Final answer:
In a population with an inbreeding coefficient of 0.6, if the conditions remain the same for an additional generation, the frequency of heterozygotes will not decrease further solely due to inbreeding.
Step-by-step explanation:
When considering the frequency of heterozygotes in a population with a high inbreeding coefficient, it is important to recall the principles of Hardy-Weinberg equilibrium and how inbreeding affects genotype frequencies. With a given inbreeding coefficient (F) of 0.6, the reduction in heterozygosity can be calculated using the expected frequencies based on Hardy-Weinberg predictions and adjusting for inbreeding.
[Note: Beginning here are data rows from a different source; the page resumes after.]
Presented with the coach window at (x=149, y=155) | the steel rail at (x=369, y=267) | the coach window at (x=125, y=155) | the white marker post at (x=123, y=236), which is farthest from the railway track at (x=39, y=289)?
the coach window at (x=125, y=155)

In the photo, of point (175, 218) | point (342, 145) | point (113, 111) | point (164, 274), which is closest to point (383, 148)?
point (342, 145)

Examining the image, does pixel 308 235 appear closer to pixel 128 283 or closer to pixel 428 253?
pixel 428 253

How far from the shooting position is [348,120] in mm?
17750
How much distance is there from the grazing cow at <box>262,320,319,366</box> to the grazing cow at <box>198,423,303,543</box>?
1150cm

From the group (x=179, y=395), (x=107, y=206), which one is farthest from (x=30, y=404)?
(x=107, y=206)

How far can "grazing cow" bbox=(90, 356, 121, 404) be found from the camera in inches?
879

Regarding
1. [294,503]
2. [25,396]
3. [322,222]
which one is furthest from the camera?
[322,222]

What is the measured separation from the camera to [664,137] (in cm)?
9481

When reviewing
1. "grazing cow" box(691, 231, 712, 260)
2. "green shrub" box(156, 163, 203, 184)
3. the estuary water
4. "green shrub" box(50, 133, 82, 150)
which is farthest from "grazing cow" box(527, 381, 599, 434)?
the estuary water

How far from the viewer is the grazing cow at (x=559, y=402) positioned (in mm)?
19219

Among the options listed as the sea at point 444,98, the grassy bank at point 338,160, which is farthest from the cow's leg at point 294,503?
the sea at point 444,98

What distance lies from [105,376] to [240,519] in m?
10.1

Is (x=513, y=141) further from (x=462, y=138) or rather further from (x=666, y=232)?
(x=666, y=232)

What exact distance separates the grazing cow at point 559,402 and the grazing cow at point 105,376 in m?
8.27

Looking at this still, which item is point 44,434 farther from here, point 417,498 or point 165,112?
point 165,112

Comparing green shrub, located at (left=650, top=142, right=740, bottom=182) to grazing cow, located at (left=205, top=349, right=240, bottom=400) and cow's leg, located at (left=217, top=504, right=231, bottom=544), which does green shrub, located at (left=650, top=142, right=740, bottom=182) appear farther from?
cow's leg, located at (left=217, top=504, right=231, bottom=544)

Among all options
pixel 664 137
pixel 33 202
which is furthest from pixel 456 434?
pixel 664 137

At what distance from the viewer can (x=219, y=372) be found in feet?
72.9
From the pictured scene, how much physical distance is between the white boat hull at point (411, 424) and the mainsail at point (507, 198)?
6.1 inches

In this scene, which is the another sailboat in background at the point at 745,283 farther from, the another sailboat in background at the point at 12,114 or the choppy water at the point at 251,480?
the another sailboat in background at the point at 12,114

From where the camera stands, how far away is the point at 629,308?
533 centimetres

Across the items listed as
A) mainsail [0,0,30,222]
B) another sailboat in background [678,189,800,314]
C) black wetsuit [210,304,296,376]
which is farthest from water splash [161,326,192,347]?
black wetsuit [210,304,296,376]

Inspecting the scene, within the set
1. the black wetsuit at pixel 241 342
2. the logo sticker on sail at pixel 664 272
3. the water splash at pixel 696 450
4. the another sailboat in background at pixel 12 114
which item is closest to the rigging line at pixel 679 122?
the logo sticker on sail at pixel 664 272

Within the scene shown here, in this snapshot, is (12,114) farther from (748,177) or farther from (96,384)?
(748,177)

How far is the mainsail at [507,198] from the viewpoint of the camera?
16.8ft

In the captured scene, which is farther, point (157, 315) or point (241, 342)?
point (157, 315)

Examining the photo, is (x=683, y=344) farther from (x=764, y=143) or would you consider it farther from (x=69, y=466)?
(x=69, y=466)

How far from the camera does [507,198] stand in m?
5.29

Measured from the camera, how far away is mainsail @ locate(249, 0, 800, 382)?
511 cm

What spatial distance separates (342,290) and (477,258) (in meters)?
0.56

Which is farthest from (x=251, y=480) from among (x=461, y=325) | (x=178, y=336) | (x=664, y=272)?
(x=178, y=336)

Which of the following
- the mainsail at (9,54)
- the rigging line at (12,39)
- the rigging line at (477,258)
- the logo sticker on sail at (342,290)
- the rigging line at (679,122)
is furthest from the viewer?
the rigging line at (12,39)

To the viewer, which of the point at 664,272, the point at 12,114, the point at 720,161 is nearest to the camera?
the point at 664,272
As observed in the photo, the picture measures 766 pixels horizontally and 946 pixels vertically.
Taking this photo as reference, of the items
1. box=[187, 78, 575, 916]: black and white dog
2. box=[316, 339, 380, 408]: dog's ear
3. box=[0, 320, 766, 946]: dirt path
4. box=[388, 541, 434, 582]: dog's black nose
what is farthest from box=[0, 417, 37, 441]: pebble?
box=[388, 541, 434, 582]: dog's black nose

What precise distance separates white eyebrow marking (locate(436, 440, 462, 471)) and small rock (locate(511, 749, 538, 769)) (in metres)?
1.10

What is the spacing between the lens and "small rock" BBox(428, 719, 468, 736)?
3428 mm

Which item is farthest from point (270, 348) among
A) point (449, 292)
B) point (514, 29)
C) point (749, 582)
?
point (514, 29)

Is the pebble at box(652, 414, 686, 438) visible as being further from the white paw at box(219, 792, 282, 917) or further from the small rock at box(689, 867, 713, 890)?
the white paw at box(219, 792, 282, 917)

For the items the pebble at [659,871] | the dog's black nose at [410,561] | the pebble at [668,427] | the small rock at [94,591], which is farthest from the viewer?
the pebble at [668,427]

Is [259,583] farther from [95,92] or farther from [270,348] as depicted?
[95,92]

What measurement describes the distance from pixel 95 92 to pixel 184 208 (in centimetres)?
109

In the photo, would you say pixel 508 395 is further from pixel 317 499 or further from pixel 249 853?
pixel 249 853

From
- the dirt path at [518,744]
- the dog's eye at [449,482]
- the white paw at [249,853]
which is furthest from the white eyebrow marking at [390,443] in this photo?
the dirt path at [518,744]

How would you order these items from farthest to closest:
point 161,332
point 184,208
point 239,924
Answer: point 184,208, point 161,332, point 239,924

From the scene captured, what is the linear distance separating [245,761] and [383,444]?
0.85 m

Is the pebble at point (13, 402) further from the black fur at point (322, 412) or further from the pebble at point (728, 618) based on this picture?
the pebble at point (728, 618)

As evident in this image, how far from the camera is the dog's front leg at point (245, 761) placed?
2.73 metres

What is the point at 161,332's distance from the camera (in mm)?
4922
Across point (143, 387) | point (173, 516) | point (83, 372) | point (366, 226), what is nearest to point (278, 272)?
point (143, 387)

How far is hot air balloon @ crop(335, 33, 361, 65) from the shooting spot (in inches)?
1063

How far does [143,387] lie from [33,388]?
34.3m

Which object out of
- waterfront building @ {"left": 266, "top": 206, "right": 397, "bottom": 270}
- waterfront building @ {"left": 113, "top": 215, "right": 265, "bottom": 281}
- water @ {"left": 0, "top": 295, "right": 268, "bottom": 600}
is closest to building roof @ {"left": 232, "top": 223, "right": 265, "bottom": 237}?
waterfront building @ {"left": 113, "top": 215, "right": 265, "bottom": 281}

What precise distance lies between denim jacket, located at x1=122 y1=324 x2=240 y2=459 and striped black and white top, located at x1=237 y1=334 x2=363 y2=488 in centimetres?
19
The Hardy-Weinberg principle, which describes a model for a population in genetic equilibrium, indicates the frequencies of AA, Aa, and aa genotypes can be calculated with p², 2pq, and q², where p and q are the frequencies of the A and a alleles, respectively, and p + q = 1. A population in Hardy-Weinberg equilibrium assumes random mating, no selection, no mutation, no migration, and a large population size.
If the inbreeding coefficient is F, the expected frequency of heterozygotes Aa is reduced to 2pq(1-F). Therefore, if we initially had a heterozygote frequency of 2pq in Hardy-Weinberg, and we assume no other changes, the frequency after one generation of inbreeding would be reduced by 60% due to the inbreeding coefficient of 0.6. Thus, if the inbreeding continues for an additional generation, we would not expect a further decrease in the proportion of heterozygotes due to inbreeding alone, unless the inbreeding coefficient increases.